Trecho fornecido.

_ _ _ _ _

Na Colômbia, a negligência de um grande meio de comunicação perante um caso de agressão sexual de um editor contra uma jornalista levou a Corte Constitucional a estabelecer que empresas públicas e privadas são responsáveis por prevenir e sancionar a violencia de gênero nos espaços de trabalho.

Na Argentina, um coletivo de jornalistas apresentou no Senado um relatório reunindo denúncias de assédio sexual de 19 mulheres contra um renomado jornalista. Ele inicialmente negou as acusações, mas dias depois publicou um vídeo se responsabilizando e pedindo desculpas às mulheres por suas “atitudes inapropriadas”.

Os dois casos tiveram repercussão dentro e fora desses dois países e levaram para o debate público uma questão conhecida por mulheres jornalistas na região: a prevalência da violência de gênero em redações, coberturas e outros ambientes de trabalho.

Um estudo recente levantou dados para evidenciar esse cenário. Pesquisadoras do estudo #MediosSinViolencias, realizado pela organização argentina Comunicación para la Igualdad com apoio da Unesco e publicado integralmente em agosto, ouviram 108 jornalistas e gestores – mulheres e homens – de 95 meios de comunicação em 14 países latino-americanos.

_ _ _ _ _

Traduza para o inglês esta frase do trecho sobre violência de gênero no jornalismo: "Os dois casos tiveram repercussão dentro e fora desses dois países e levaram para o debate público uma questão conhecida por mulheres jornalistas na região: a prevalência da violência de gênero em redações, coberturas e outros ambientes de trabalho."

_ _ _ _ _

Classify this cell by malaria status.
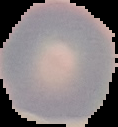

Uninfected.

Image is 118×127 pixels. From a thin blood film. Segmented cell region on a black background.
State the blood parasite species.
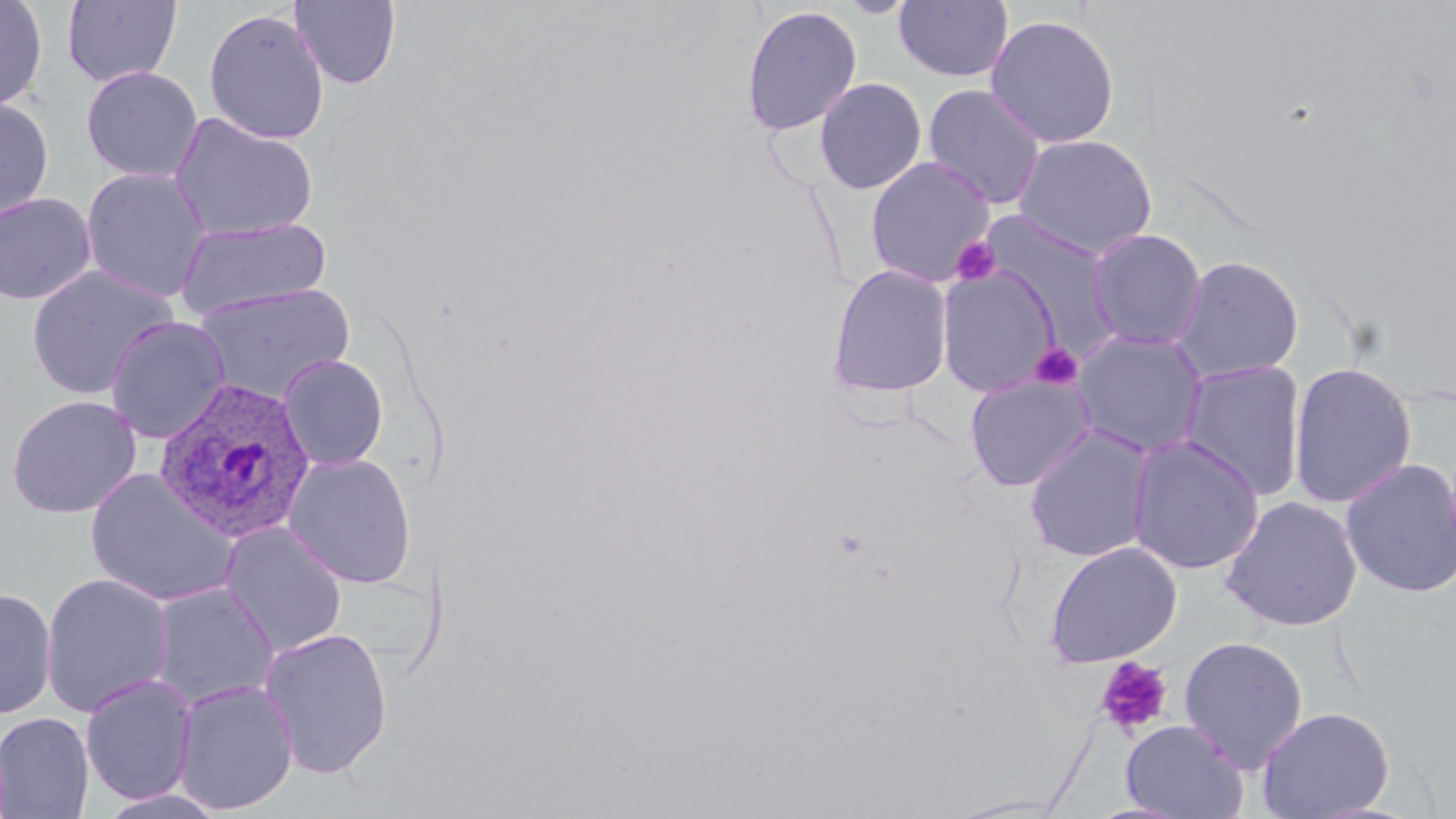
Plasmodium ovale.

_ _ _ _ _

Resposta à tarefa. The two cases had repercussions inside and outside these two countries and brought into public debate an issue known to women journalists in the region: the prevalence of gender-based violence in newsrooms, news coverage, and other work environments.